== Text section ==
Analysts said Bayer had paid a high price to win back the rights to its name and trademark in the US, confiscated in the First World War, but that the deal was good for SmithKline, easing worries that it had taken on too much debt for its expansion.
'SmithKline was mainly interested in Sterling's non-US businesses, so selling off the North American side has proved astute,' Steve Putnam, of Kleinwort Benson, said. SmithKline bought the Sterling Winthrop OTC business from Kodak in a dollars 2.9bn deal two weeks ago.
John Reeve, at Daiwa, said: 'SmithKline has recovered a third of its purchase price while it has given away a quarter of the profit of the original Sterling business.'
Smithkline's shares closed 4p higher at 4251 2 p.
===
In the report on the Bayer and SmithKline deal, shorten the paragraph that begins "Analysts said Bayer had paid" and keep its main facts.
== Data provided ==
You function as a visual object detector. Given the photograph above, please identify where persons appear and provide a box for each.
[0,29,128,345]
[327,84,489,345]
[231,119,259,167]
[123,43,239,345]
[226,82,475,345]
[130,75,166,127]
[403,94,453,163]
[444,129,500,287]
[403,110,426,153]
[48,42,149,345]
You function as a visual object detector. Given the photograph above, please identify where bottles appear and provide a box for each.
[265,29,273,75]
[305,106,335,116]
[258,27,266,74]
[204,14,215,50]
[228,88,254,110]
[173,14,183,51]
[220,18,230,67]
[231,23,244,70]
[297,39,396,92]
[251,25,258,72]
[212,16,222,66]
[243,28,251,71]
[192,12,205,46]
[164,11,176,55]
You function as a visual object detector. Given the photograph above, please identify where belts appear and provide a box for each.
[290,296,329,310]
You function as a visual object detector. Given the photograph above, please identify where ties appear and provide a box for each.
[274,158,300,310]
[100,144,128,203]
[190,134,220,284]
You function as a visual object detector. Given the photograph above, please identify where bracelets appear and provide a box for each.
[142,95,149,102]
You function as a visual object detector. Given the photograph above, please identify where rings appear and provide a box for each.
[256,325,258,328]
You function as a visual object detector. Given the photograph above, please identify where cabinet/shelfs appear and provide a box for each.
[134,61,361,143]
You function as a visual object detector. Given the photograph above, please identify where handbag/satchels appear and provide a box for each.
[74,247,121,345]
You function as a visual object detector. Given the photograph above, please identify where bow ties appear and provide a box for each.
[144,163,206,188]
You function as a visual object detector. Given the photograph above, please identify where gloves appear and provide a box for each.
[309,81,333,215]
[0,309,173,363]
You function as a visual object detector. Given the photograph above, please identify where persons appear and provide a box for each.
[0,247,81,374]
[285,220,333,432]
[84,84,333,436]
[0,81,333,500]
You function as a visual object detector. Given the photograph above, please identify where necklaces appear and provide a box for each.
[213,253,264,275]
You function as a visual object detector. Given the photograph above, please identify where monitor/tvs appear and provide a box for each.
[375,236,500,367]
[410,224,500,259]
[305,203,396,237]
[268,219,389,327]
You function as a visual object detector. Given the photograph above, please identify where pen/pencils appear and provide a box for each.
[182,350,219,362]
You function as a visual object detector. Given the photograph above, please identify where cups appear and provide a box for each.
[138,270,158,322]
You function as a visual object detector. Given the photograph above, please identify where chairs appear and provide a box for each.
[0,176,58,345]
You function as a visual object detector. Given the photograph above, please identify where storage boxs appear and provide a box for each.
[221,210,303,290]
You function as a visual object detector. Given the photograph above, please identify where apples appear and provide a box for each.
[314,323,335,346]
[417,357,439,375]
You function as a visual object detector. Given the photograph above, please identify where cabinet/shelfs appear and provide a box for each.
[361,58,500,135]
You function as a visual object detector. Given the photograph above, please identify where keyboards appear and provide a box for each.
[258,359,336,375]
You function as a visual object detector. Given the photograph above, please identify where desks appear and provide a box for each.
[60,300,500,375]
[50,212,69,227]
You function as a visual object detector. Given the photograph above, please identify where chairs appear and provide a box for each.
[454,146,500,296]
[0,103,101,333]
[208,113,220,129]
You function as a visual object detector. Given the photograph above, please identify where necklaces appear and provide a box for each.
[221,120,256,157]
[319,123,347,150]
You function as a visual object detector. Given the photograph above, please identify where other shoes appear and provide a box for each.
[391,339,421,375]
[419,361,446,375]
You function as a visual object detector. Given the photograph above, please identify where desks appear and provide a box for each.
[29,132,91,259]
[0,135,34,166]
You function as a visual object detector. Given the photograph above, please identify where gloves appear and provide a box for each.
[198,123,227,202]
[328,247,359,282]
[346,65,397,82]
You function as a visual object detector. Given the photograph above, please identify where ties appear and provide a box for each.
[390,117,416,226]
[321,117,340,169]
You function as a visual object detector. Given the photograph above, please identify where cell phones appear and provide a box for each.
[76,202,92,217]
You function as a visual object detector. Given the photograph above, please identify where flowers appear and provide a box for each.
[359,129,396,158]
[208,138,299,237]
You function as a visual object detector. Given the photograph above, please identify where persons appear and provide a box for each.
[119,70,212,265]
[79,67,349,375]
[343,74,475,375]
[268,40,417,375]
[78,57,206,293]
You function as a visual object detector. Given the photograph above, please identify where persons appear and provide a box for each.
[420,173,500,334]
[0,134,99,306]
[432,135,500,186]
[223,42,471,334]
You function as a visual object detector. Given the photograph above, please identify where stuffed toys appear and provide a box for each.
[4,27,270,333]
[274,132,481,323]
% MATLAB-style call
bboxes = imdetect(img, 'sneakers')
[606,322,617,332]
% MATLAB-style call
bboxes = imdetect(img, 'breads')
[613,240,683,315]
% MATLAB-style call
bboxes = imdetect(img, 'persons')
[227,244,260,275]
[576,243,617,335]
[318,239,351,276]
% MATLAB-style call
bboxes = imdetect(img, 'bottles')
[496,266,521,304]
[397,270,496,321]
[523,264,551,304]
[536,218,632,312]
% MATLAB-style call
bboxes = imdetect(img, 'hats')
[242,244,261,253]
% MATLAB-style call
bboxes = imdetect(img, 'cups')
===
Problem solution
Analysts said Bayer paid a high price to regain the US rights to its name and trademark, which were confiscated in the First World War. They added that the deal helped SmithKline by easing worries that it had taken on too much debt to expand.